Kubernetes is powerful but verbose. Deploying a single ML service typically requires writing a Deployment, a Service, an Ingress, a cert-manager Certificate or annotation, and optionally a KServe InferenceService — five resources, hundreds of lines of YAML, and a maintainability burden that compounds with every new component you add.
The WarbleApp CRD collapses all of that into a single resource. This post walks through how the operator works, what it creates, and how to write your first manifest.
What a WarbleApp creates
| Resource | Created when | Key fields set by operator |
|---|---|---|
Deployment | Always | Image, replicas, containerPort, nodeSelector warble.io/pool=workload, env vars |
Service | Always | ClusterIP, port + targetPort from spec.port (default 8080) |
Ingress | ingress.enabled: true | nginx class, cert-manager letsencrypt-prod, TLS secret <name>-tls |
InferenceService | mlServing.enabled: true | Model URI, runtime, GPU request, namespace warble-models |
All four are owned by the WarbleApp. Delete the CR and all four are garbage-collected. Update the image tag and the Deployment rolls out automatically.
A minimal manifest
apiVersion: warble.io/v1alpha1
kind: WarbleApp
metadata:
name: sentiment-api
namespace: warble-system
spec:
stack: api
image: warbleoss.azurecr.io/sentiment-api:v1.2.0
replicas: 2
port: 8000 # FastAPI — not the default 8080
resources:
requests: {cpu: 250m, memory: 256Mi}
limits: {cpu: "1", memory: 512Mi}
ingress:
enabled: true
host: sentiment.frakma.io
tlsEnabled: true
env:
- name: MODEL_NAME
value: sentiment-v2
- name: DATABASE_URL
valueFrom:
secretKeyRef: {name: app-secrets, key: DATABASE_URL}
Apply it: kubectl apply -f sentiment-api.yaml. Within seconds, the operator has created all four owned resources and the status reflects the Deployment's rollout progress.
Checking status
kubectl get wapp -n warble-system
NAME STACK REPLICAS PHASE AGE
sentiment-api api 2 Running 2m
kubectl describe wapp sentiment-api -n warble-system
# Events show each reconcile step and any errors
Adding KServe model serving
For components that both serve an API and expose a model endpoint, add the mlServing block. The operator creates a KServe InferenceService alongside the Deployment:
spec:
# ... existing fields ...
mlServing:
enabled: true
modelUri: "azureblob://warbleosstate/mlflow-artifacts/sentiment/v2"

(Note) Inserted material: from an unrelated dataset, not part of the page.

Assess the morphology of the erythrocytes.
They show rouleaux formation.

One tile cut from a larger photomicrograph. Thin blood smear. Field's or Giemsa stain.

runtime: mlserver # triton | mlserver | torchserve | ollama
gpuEnabled: false
The InferenceService is created in the warble-models namespace with the model URI from MLflow's artifact store. KServe handles autoscaling, canary traffic splitting, and health-checking the model runtime independently of the application Deployment.
The port field: why it matters
The reconciler's first version hardcoded port 8080 everywhere — Service port, targetPort, and Ingress backend. This was fine for Go services but broke FastAPI (8000) and Next.js (3000). Rather than adding a PORT=8080 env var hack to every non-standard service, we added a port: field to the spec:
# In types.go
// +kubebuilder:default=8080
Port int32 `json:"port,omitempty"`
// In the reconciler — one helper, three callsites
func appPort(app *warblev1alpha1.WarbleApp) int32 {
if app.Spec.Port > 0 { return app.Spec.Port }
return 8080
}
The +kubebuilder:default=8080 marker sets the OpenAPI default in the CRD schema, so existing manifests that don't specify port: continue to work without change — fully backwards-compatible.
Reconciler architecture
The controller follows the standard kubebuilder pattern: fetch the CR, reconcile each owned resource via create-or-update, then update the status subresource with the current Deployment replica count.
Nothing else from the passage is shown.